Elisa Leonida Zamfirescu was the first female engineer in Europe, and possibly even the first in the world, graudating from the Royal Technical Academy in Berlin in 1912.
The Silence of the Lambs character Clarice Starling, played by Jodie Foster, is a student at the FBI training to track down and apprehend murderers — and with the help of Hannibal Lecter, she does. She's one chick you don't want to mess with.
The impact Emma Watson has left on the fight for equal rights is tangible. Both brains and beauty, she has helped us make huge steps in feminism, uniting men and women under one valuable cause.
The name means "magic spell." How cool is that?
Marie Curie was a French physicist most famous for her work on radioactivity and for winning the Nobel Prize. Twice.
While Lisbeth Salander is very complex and complicated as a character — with a strange, mysterious personality and one shaky past — you can't deny the ultimate badass she is.

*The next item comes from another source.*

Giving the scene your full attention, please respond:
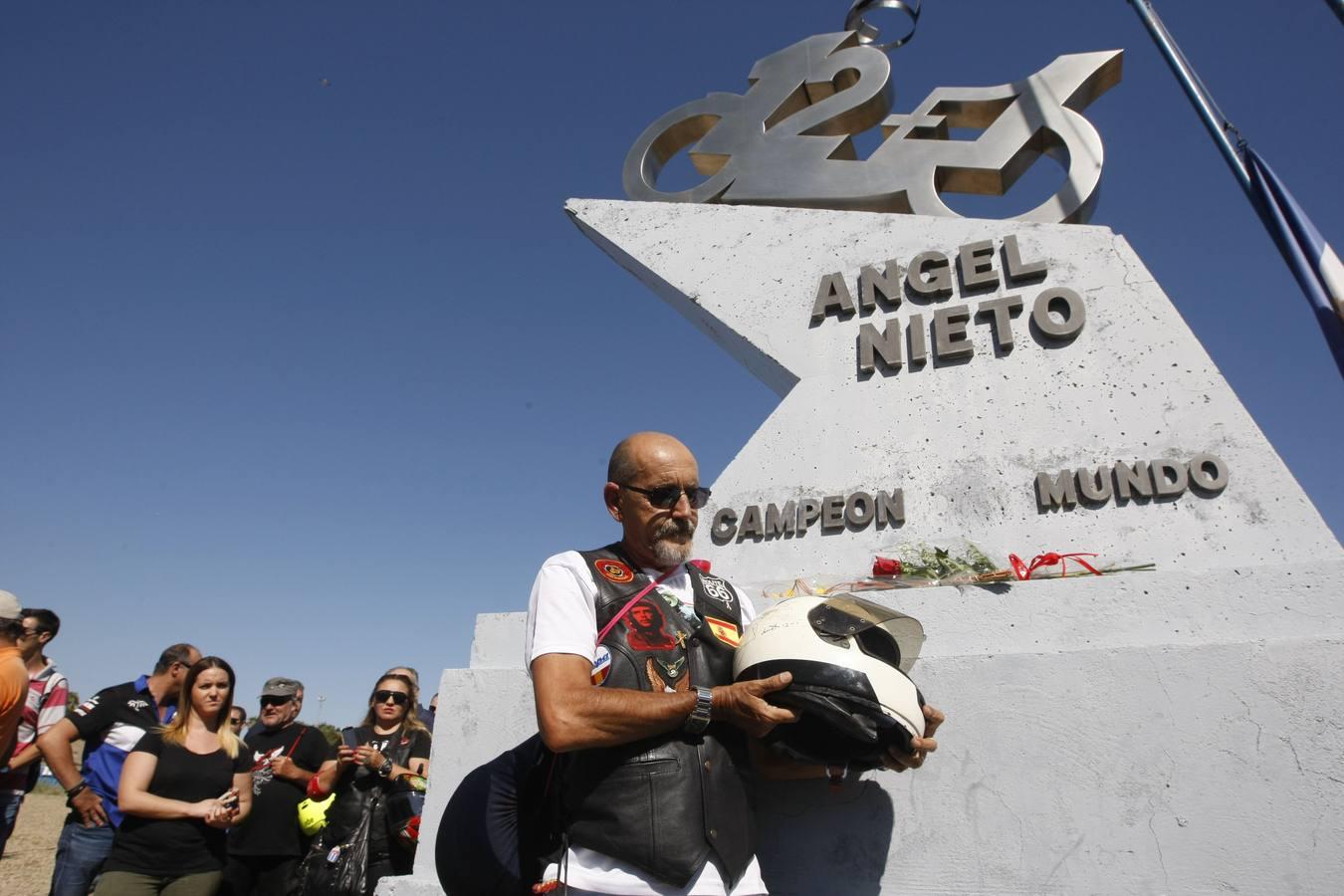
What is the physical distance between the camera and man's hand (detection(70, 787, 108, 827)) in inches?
183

In 1978, Dr. Anna Lee Tingle Fisher was one of the first six women ever chosen to be astronauts. Prior to this, women weren't allowed into NASA's training program. She had a doctorate degree in STEM (science, tech, engineering, math) and was incredibly motivated.
Beatrix Kiddo, AKA "The Bride," was at the center of the two Kill Bill films. She's deadly, she's hot, she's funny, and she's out to make things right.